The La Crosse-based retailer purchased 34 PDQ stores last fall, the vast majority of which are in Dane County. The stores have been undergoing transformations with the additions of kitchens, hot food, new signage and in some cases, expansion into neighboring spaces and in the case of it's Monona store, a whole new building.
Its stores at 2538 and 2601 Fish Hatchery Road and at 2402 W. Broadway, however, have not been allowed to sell single servings of beer and hard cider, even though it was allowed when the stores were owned by PDQ. Ring said the improvements to those stores have included more security cameras with between 29 and 32 cameras in each. Kwik Trip has had discussions with Ald. Sheri Carter and Madison Police South District Capt. John Patterson about the sale of single servings and Carter said she will support the plan to sell single servings unless police calls to the stores increase.
"The calls for service will determine the need to to re-evaluate the sale of single bottles/cans," Carter wrote to the ALRC. "Furthermore, the South District Captain and I will hold a neighborhood meeting regarding the specific convenient store location to discuss any concern that may arise due to this change in condition."
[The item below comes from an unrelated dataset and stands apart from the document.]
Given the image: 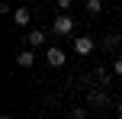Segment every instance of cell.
I'll use <instances>...</instances> for the list:
<instances>
[{"label": "cell", "instance_id": "cell-1", "mask_svg": "<svg viewBox=\"0 0 122 119\" xmlns=\"http://www.w3.org/2000/svg\"><path fill=\"white\" fill-rule=\"evenodd\" d=\"M93 52H97V42H93L90 36H77L74 39V55L87 58V55H93Z\"/></svg>", "mask_w": 122, "mask_h": 119}, {"label": "cell", "instance_id": "cell-2", "mask_svg": "<svg viewBox=\"0 0 122 119\" xmlns=\"http://www.w3.org/2000/svg\"><path fill=\"white\" fill-rule=\"evenodd\" d=\"M71 29H74V16L71 13H61L55 23H51V32L55 36H71Z\"/></svg>", "mask_w": 122, "mask_h": 119}, {"label": "cell", "instance_id": "cell-3", "mask_svg": "<svg viewBox=\"0 0 122 119\" xmlns=\"http://www.w3.org/2000/svg\"><path fill=\"white\" fill-rule=\"evenodd\" d=\"M45 61H48L51 68H61V64L67 61V52L61 48V45H48V48H45Z\"/></svg>", "mask_w": 122, "mask_h": 119}, {"label": "cell", "instance_id": "cell-4", "mask_svg": "<svg viewBox=\"0 0 122 119\" xmlns=\"http://www.w3.org/2000/svg\"><path fill=\"white\" fill-rule=\"evenodd\" d=\"M87 103H90V106H97V109H103L106 103H109V93H106V90H97V87H93L90 93H87Z\"/></svg>", "mask_w": 122, "mask_h": 119}, {"label": "cell", "instance_id": "cell-5", "mask_svg": "<svg viewBox=\"0 0 122 119\" xmlns=\"http://www.w3.org/2000/svg\"><path fill=\"white\" fill-rule=\"evenodd\" d=\"M13 23H16V26H29V23H32L29 6H16V10H13Z\"/></svg>", "mask_w": 122, "mask_h": 119}, {"label": "cell", "instance_id": "cell-6", "mask_svg": "<svg viewBox=\"0 0 122 119\" xmlns=\"http://www.w3.org/2000/svg\"><path fill=\"white\" fill-rule=\"evenodd\" d=\"M16 64L19 68H32L36 64V52H16Z\"/></svg>", "mask_w": 122, "mask_h": 119}, {"label": "cell", "instance_id": "cell-7", "mask_svg": "<svg viewBox=\"0 0 122 119\" xmlns=\"http://www.w3.org/2000/svg\"><path fill=\"white\" fill-rule=\"evenodd\" d=\"M26 42H29L32 48H42V45H45V32H42V29H32V32H29V39H26Z\"/></svg>", "mask_w": 122, "mask_h": 119}, {"label": "cell", "instance_id": "cell-8", "mask_svg": "<svg viewBox=\"0 0 122 119\" xmlns=\"http://www.w3.org/2000/svg\"><path fill=\"white\" fill-rule=\"evenodd\" d=\"M109 74H112L109 68H97V71H93V77H97V84H109V81H112Z\"/></svg>", "mask_w": 122, "mask_h": 119}, {"label": "cell", "instance_id": "cell-9", "mask_svg": "<svg viewBox=\"0 0 122 119\" xmlns=\"http://www.w3.org/2000/svg\"><path fill=\"white\" fill-rule=\"evenodd\" d=\"M103 10V0H87V13H100Z\"/></svg>", "mask_w": 122, "mask_h": 119}, {"label": "cell", "instance_id": "cell-10", "mask_svg": "<svg viewBox=\"0 0 122 119\" xmlns=\"http://www.w3.org/2000/svg\"><path fill=\"white\" fill-rule=\"evenodd\" d=\"M71 119H87V109L84 106H74L71 109Z\"/></svg>", "mask_w": 122, "mask_h": 119}, {"label": "cell", "instance_id": "cell-11", "mask_svg": "<svg viewBox=\"0 0 122 119\" xmlns=\"http://www.w3.org/2000/svg\"><path fill=\"white\" fill-rule=\"evenodd\" d=\"M71 3H74V0H55V6H58L61 13H67V10H71Z\"/></svg>", "mask_w": 122, "mask_h": 119}, {"label": "cell", "instance_id": "cell-12", "mask_svg": "<svg viewBox=\"0 0 122 119\" xmlns=\"http://www.w3.org/2000/svg\"><path fill=\"white\" fill-rule=\"evenodd\" d=\"M112 74H116V77H122V55L112 61Z\"/></svg>", "mask_w": 122, "mask_h": 119}, {"label": "cell", "instance_id": "cell-13", "mask_svg": "<svg viewBox=\"0 0 122 119\" xmlns=\"http://www.w3.org/2000/svg\"><path fill=\"white\" fill-rule=\"evenodd\" d=\"M116 116H119V119H122V100H119V103H116Z\"/></svg>", "mask_w": 122, "mask_h": 119}, {"label": "cell", "instance_id": "cell-14", "mask_svg": "<svg viewBox=\"0 0 122 119\" xmlns=\"http://www.w3.org/2000/svg\"><path fill=\"white\" fill-rule=\"evenodd\" d=\"M0 119H10V116H6V113H3V116H0Z\"/></svg>", "mask_w": 122, "mask_h": 119}]
</instances>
Michelle Jolly, owner of the Clarmar Apartments across the street from the Kwik Trip at the corner of Alrita Court and Fish Hatchery Road, said she has concerns about the proposal's impact on the neighborhood which is trying to shed its image of major drug use, prostitution and low income residents.
"This would be detrimental to these efforts and bring more problems and police calls to the area," Jolly wrote to the city.
The proposal was approved at the June 20 ALRC meeting and will be up for final approval by the City Council on July 10.